I'm pretty old. I've been there and seen it and banged my head about it many times.
I was at a conference in Hursley Park where the IBM boys were telling us how wonderful this brand new Java language was, only someone asked ... why isn't there a destructor for these objects. He didn't mean the thing we know as a destructor in C++, but there was no finaliser either (or it had finalisers but they basically didn't work). This is way back, and we decided Java was a bit of a toy language at that point.
now they added Finalisers to the language spec and Java saw some adoption.
Of course, later everyone was told not to put finalisers on their objects because it slowed the GC down tremendously. (as it had to not only lock the heap but move the to-be-finalised objects to a temp area, as these methods could not be called as the GC has paused the app from running. Instead they would be called immediately before the next GC cycle)(and worse, sometimes the finaliser would never get called at all when the app was shutting down. Imagine not having your file handle closed, ever)
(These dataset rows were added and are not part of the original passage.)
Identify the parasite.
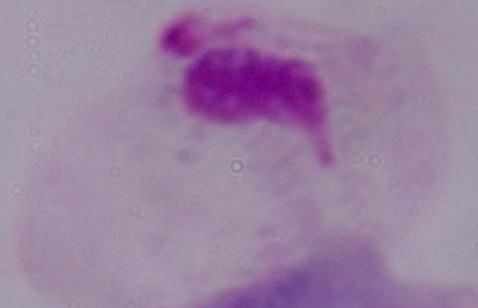
This is a trichomonad.

Micrograph. Captured at 1000x magnification.Assess this cell for malaria.
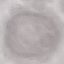

Uninfected.

Summary:
  - Stain: Giemsa
  - Preparation: thin blood film
  - Image type: automatically extracted cell patch, resized to 64 × 64 pixels
  - Capture: smartphone camera at the microscope eyepiece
Then we had C#, and I remember the discussion forum on MSDN where we were told how wonderful this new C# language was. Someone asked why there was no deterministic finalisation and the MS boys told us how we didn't need such things, then told us we needed to change our way of designing apps, then told us how amazing GC was and how all our old apps were rubbish and never worked because of all the circular references. Then they caved in to pressure and told us they'd added this IDispose pattern to the spec that we could use. I thought it was pretty much back to manual memory management for us in C# apps at that point.
Of course, the MS boys later discovered that all they'd told us was... well, they made IDispose a bit more than just a standard interface, and later added the using statement. W00t! They realised that deterministic finalisation was something missing from the language after all. Of course, you still have to remember to put it in everywhere, so its still a bit manual, but it's better.
So why did they do it when they could have had using-style semantics automatically placed on each scope block from the start? Probably efficiency, but I like to think that they just didn't realise. Just like eventually they realised you still need smart pointers in .NET (google SafeHandle) they thought that the GC really would solve all problems. They forgot that an object is more than just memory and that GC is primarily designed to handle memory management. they got caught up in the idea that the GC would handle this, and forgot that you put other stuff in there, an object isn't just a blob of memory that doesn't matter if you don't delete it for a while.
But I also think that the lack of a finalise method in the original Java had a bit more to it - that the objects you created were all about memory, and if you wanted to delete something else (like a DB handle or a socket or whatever) then you were expected to do it manually.
Remember Java was designed for embedded environments where people were used to writing C code with lots of manual allocations, so not having automatic free wasn't much of a problem - they never did it before, so why would you need it in Java? The issue wasn't anything to do with threads, or stack/heap, it was probably just there to make memory allocation (and therefore de-alloc) a bit easier. In all, the try/finally statement is probably a better place to handle non-memory resources.
So IMHO, the way .NET simply copied Java's biggest flaw is its biggest weakness. .NET should have been a better C++, not a better Java.